**AUSGEWÄHLTER TEXT:**
#####

Umweltfreundlich, pragmatisch und digital: Was Österreich von Dänemark lernen kann

Man stelle sich einen großen Ofen vor. 85 Meter hoch. Und auf seinem flach abfallenden grünen Rücken finden sich Matten-Skifahrer und ein Tellerlift.
CopenHill heißt dieser kleine „Berg“ im dänischen Kopenhagen. Eigentlich ist er eine hoch entwickelte Müllverbrennungsanlage. Doch mit der innovativen Nutzung als "Wanderberg", Skipiste und Kletter-Wand steht das Kraftwerk sinnbildlich für vieles, was politisch Interessierte an dem kleinen Königreich fasziniert.
So auch eine Gruppe des österreichischen Gemeindebundes. Unter der Führung von Präsident Johannes Pressl ist man in Dänemarks Hauptstadt gekommen, um sich Dinge an- und abzuschauen. Wie kann Politik cleverer und bürgernäher werden?
Dass Dänemark ein Vorbild sein kann, steht weitgehend außer Frage: Die Arbeitslosigkeit ist gering (2,9 %), die Inflation ebenso. Und während die Wirtschaft brummt (2024 wuchs sie mit 3,7 Prozent, 2025 sind 2,9 % veranschlagt, Anm.), gelten die Dänen als eines der glücklichsten Völker der Welt.
Was machen Sie anders? Was können sich die Hunderten Auslandsdelegationen abschauen, die jedes Jahr hierher kommen?
Da ist zunächst einmal das „grüne Wachstum“, sprich: die Energiewende.

#####

**AUFGABE 1:** Prüfe, ob die Aussagen (a) bis (c) mit dem Text über Dänemark übereinstimmen, und beantworte jede mit Ja oder Nein samt den entscheidenden Worten des Textes als wörtlichem Zitat. (a) CopenHill ist 85 Meter hoch. (b) Die Arbeitslosigkeit in Dänemark liegt bei 3,7 Prozent. (c) Die Gruppe des österreichischen Gemeindebundes kommt unter der Führung von Präsident Johannes Pressl nach Kopenhagen.
Der Text und die Datensätze hängen inhaltlich nicht zusammen.

#####

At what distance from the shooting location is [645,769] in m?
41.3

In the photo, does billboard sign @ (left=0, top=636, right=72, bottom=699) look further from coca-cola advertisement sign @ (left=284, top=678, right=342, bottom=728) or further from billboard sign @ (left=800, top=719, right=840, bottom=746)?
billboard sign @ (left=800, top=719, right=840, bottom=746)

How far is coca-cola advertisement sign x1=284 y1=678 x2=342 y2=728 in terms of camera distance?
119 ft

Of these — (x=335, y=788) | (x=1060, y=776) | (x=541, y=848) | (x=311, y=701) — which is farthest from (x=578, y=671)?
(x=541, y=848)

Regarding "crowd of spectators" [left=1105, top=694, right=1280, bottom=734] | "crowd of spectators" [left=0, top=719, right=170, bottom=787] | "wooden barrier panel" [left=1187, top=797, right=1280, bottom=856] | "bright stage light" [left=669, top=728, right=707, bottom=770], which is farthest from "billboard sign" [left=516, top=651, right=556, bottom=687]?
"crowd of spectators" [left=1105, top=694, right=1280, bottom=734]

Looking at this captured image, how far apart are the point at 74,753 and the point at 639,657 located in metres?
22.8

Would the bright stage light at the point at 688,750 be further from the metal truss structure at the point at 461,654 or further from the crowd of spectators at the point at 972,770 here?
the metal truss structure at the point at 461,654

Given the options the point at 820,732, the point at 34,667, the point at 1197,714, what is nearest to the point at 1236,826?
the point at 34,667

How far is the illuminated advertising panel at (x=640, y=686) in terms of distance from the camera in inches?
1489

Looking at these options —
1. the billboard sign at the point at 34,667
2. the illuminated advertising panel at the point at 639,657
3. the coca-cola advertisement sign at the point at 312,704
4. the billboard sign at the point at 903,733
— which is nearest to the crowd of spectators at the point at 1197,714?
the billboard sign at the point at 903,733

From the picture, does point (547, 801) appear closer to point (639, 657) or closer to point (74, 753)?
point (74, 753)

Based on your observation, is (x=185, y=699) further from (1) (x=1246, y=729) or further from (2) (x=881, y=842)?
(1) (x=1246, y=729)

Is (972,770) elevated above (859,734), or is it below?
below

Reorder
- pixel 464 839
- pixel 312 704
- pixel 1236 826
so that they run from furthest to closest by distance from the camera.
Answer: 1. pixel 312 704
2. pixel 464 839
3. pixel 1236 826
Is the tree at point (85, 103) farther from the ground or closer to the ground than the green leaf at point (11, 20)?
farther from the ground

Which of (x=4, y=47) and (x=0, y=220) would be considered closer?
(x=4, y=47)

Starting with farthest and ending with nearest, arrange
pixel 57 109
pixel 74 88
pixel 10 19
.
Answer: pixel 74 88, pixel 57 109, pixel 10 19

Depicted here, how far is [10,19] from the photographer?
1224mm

#####

**AUFGABE 2:** Gib aus den Datensätzen den Abschnitt wortgetreu wieder, der mit der Zeile beginnt, die „Which of (x=4, y=47)“ enthält, und bis zum Ende der Datensätze reicht, beide Enden eingeschlossen.

**LÖSUNG 1:**
(a) Ja: „85 Meter hoch.“
(b) Nein: „Die Arbeitslosigkeit ist gering (2,9 %)“
(c) Ja: „Unter der Führung von Präsident Johannes Pressl ist man in Dänemarks Hauptstadt gekommen“

**LÖSUNG 2:**
Which of (x=4, y=47) and (x=0, y=220) would be considered closer?
(x=4, y=47)

Starting with farthest and ending with nearest, arrange
pixel 57 109
pixel 74 88
pixel 10 19
.
Answer: pixel 74 88, pixel 57 109, pixel 10 19

Depicted here, how far is [10,19] from the photographer?
1224mm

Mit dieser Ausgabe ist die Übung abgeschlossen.